Operasi proses selama periode oksidasi pembuatan baja EAF

 

1. Sistem pembentuk terak

 

Persyaratan terak pada masa oksidasi adalah: kemampuan oksidasi yang cukup, alkalinitas dan volume terak yang sesuai, serta sifat fisik dan kimia yang baik.

Pembentukan terak selama periode oksidasi harus menyeimbangkan defosforisasi dan dekarbonisasi, oleh karena itu memerlukan fluiditas terak yang baik. Defosforisasi memerlukan alkalinitas terak sebesar 2.5-3.0, sedangkan dekarbonisasi memerlukan lapisan terak tipis untuk memfasilitasi keluarnya CO melalui lapisan terak, dengan alkalinitas terak sekitar 2.{{4} }; Jumlah terak ditentukan berdasarkan tugas defosforisasi. Dengan alasan untuk memastikan penyelesaian tugas defosforisasi, jumlah terak yang tepat harus mampu menstabilkan pembakaran busur, yaitu sekitar 3-5% dari baja cair.

 

2. Sistem suhu

 

Setelah oksidasi, suhu baja cair harus 110-130 derajat lebih tinggi dari titik leleh, dan suhu penyadapan harus 90-110 derajat lebih tinggi dari titik leleh jenis baja. Pada akhir oksidasi, suhu baja cair harus 10-20 derajat lebih tinggi dari suhu penyadapan.
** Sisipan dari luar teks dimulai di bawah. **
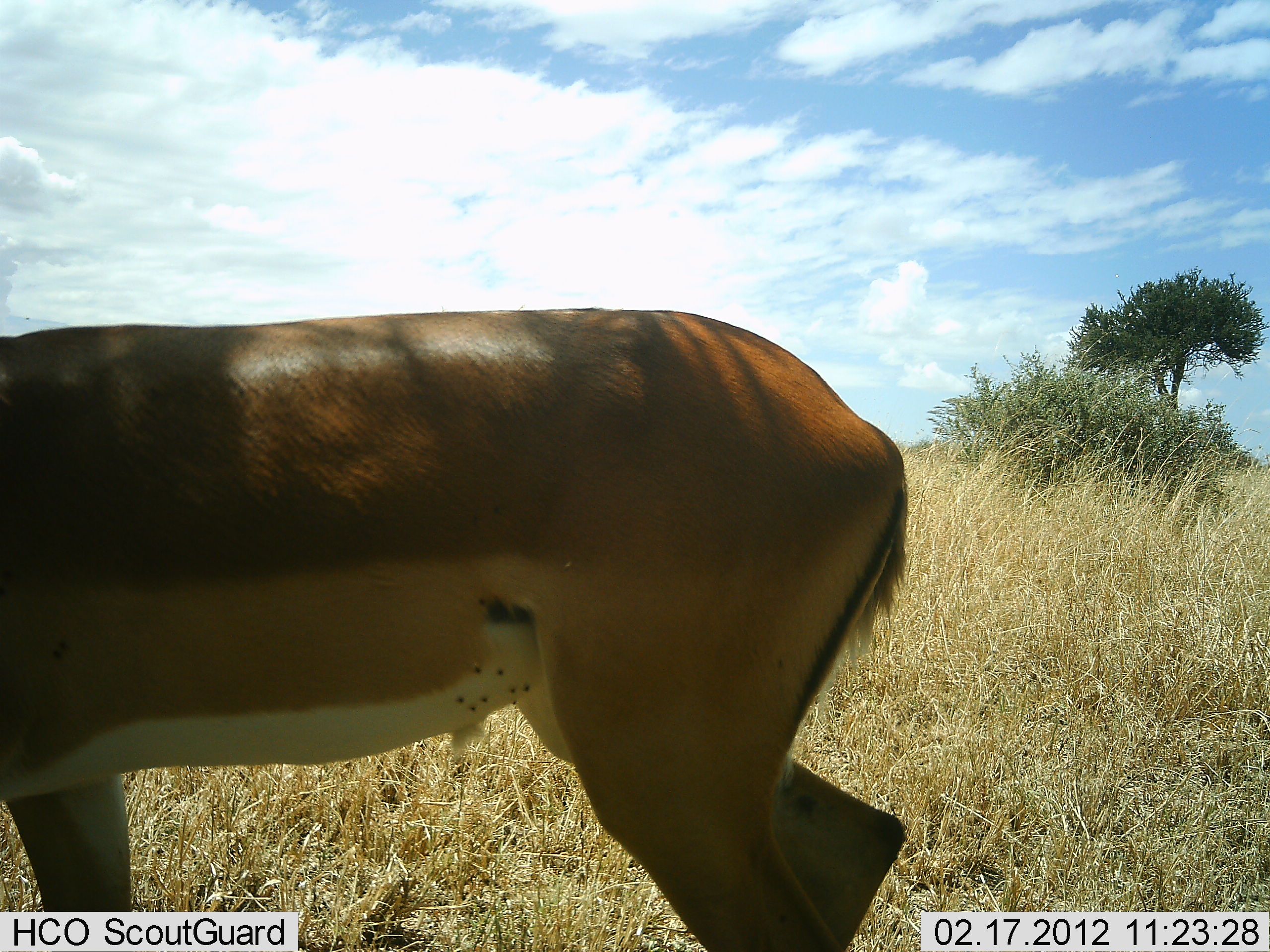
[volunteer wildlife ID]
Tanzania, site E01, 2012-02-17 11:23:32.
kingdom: Animalia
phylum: Chordata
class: Mammalia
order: Artiodactyla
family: Bovidae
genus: Aepyceros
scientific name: Aepyceros melampus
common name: impala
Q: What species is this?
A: Impala (Aepyceros melampus).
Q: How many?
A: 1.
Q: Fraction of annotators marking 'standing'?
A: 67%.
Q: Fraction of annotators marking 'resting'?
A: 0%.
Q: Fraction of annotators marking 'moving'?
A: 33%.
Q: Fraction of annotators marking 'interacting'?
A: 0%.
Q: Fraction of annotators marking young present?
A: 0%.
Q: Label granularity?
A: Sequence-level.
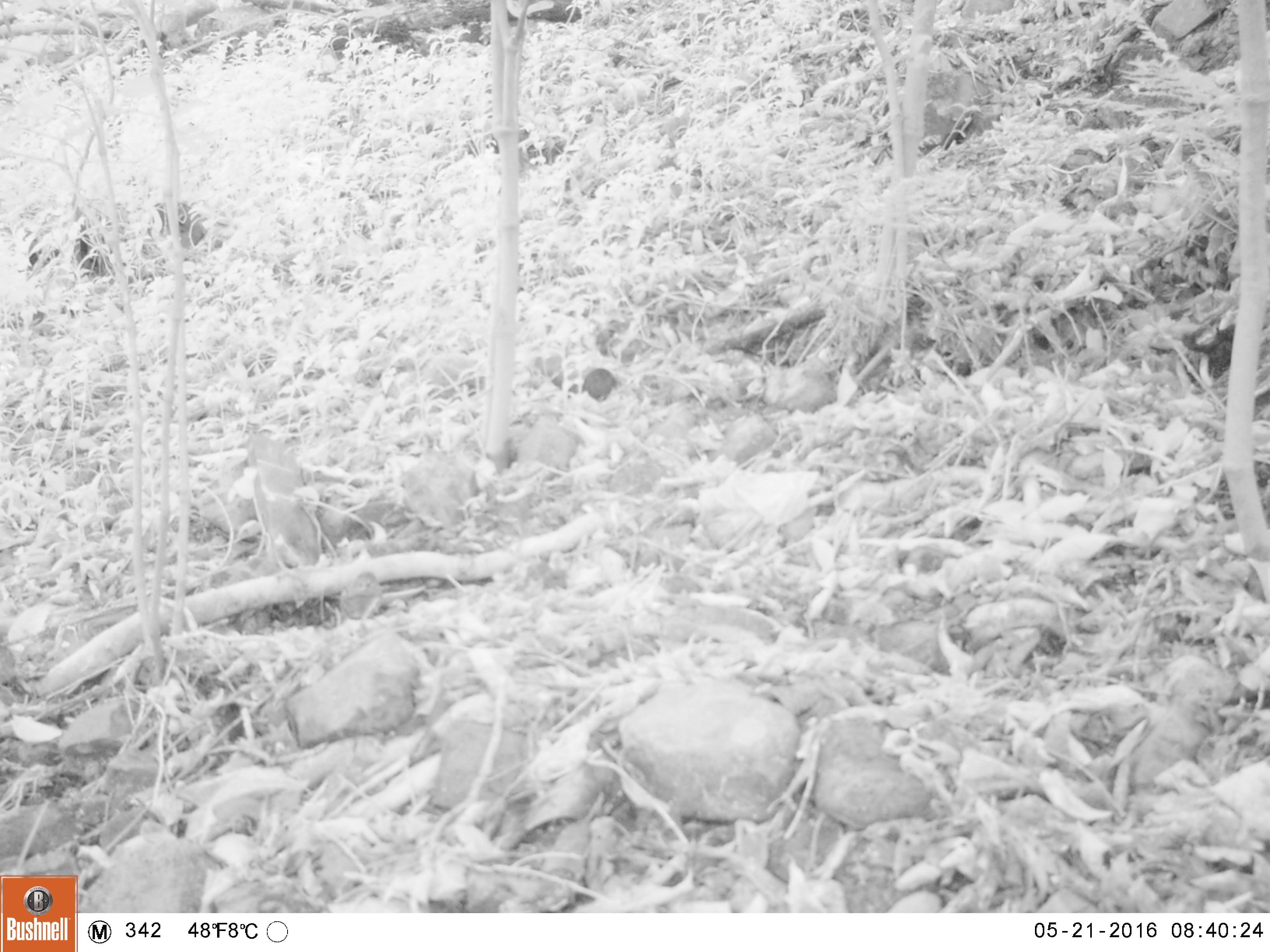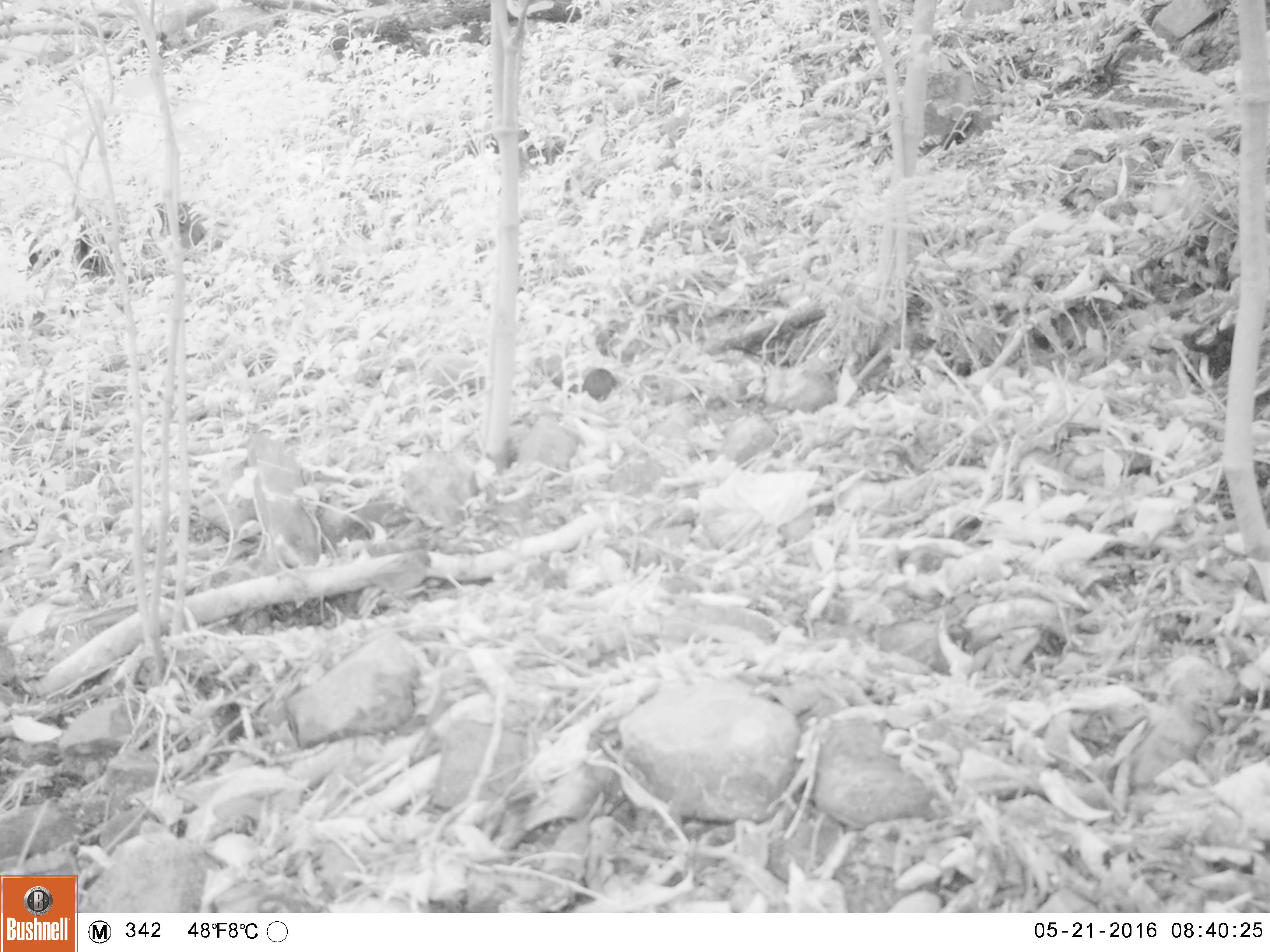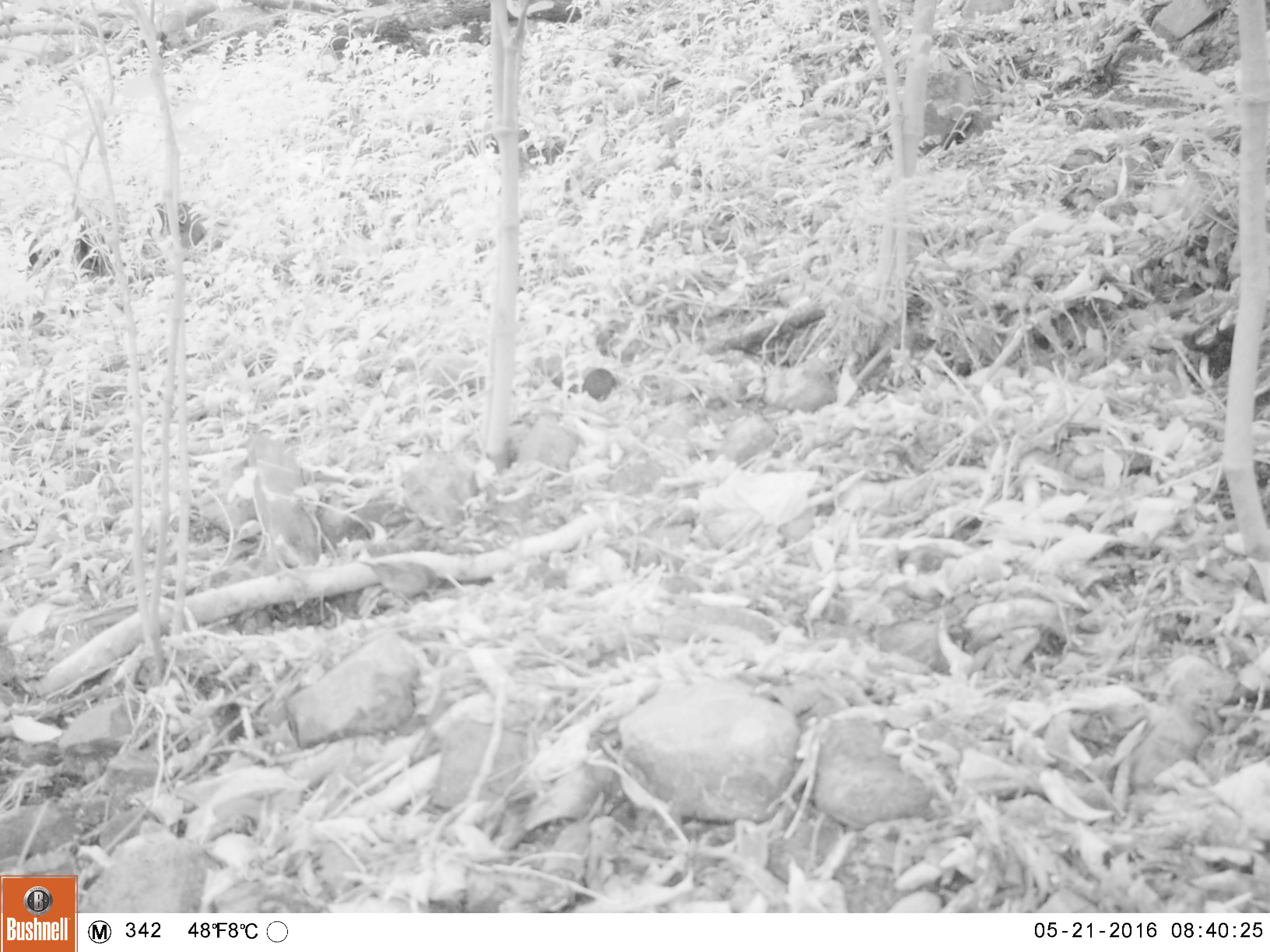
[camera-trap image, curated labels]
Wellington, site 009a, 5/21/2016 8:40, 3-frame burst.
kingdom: Animalia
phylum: Chordata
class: Aves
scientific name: Aves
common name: bird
Mirip dengan peleburan konverter, pada tahap awal oksidasi, untuk mengendalikan defosforisasi, suhu umumnya lebih rendah. Ketika kandungan fosfor menurun, suhu dinaikkan kembali. Setelah suhu, kandungan fosfor, dan kandungan karbon baja cair memenuhi persyaratan, terak oksida dihilangkan dan terak tipis dimasukkan ke dalam periode reduksi.

 

Operasi oksidasi dibagi menjadi:

 

Metode oksidasi bijih - menggunakan oksida besi dalam bijih, yang ditambahkan ke kolam cair dan diubah menjadi FeO, dengan sebagian digunakan untuk slagging dan defosforisasi dan sebagian digunakan untuk oksidasi karbon.
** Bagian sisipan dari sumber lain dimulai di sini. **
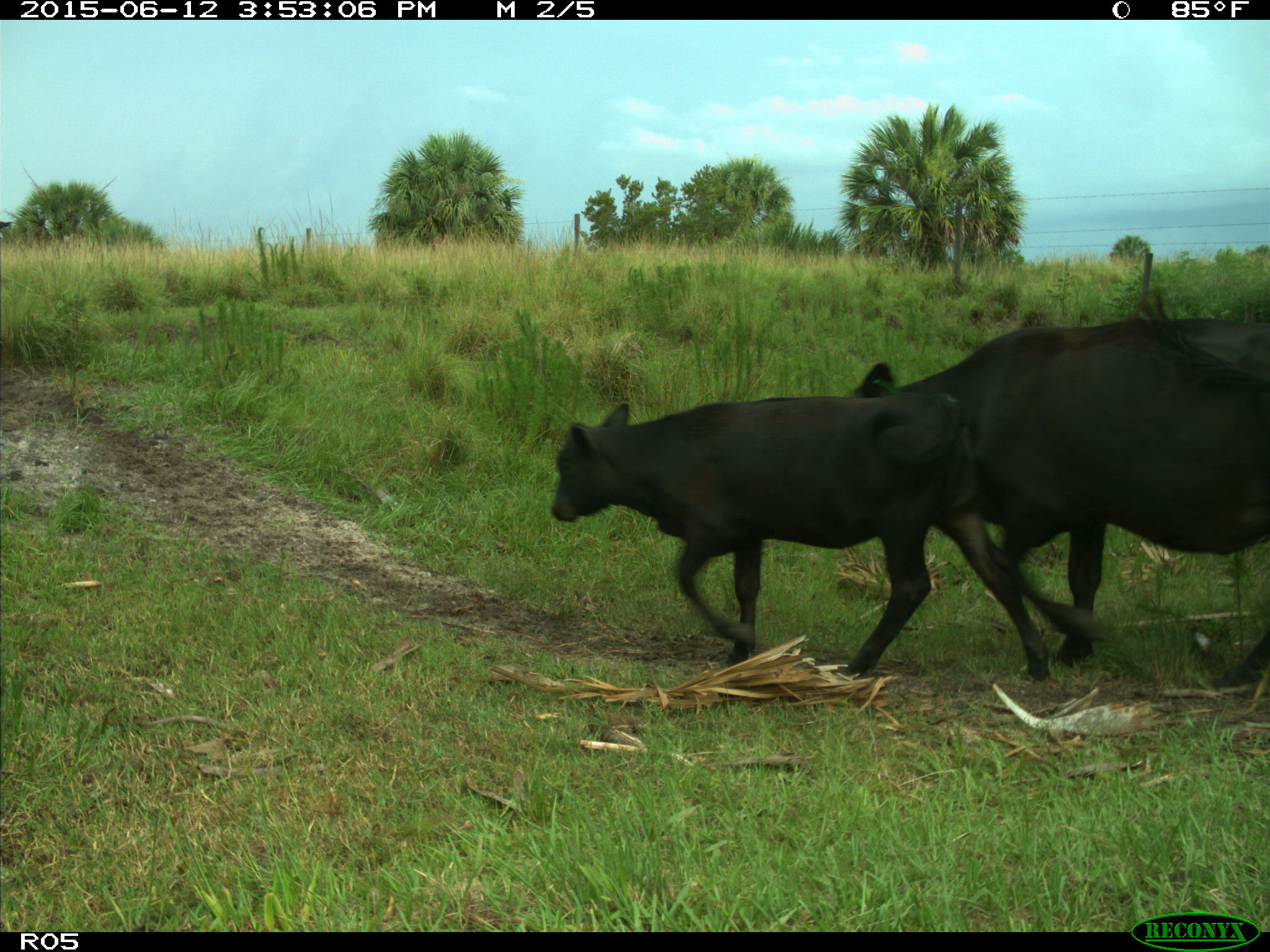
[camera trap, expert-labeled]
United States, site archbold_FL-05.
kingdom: Animalia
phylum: Chordata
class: Mammalia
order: Artiodactyla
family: Bovidae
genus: Bos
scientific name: Bos taurus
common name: domestic cow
Metode oksidasi peniupan oksigen - metode oksidasi langsung, yang secara langsung meniupkan unsur-unsur seperti hidrogen dan oksigen ke dalam kolam cair untuk mengoksidasi baja.

Metode oksidasi komprehensif - menambahkan bijih pada tahap awal oksidasi dan meniupkan oksigen pada tahap selanjutnya untuk menyelesaikan tugas oksidasi bersama-sama, yang juga merupakan metode yang paling umum digunakan.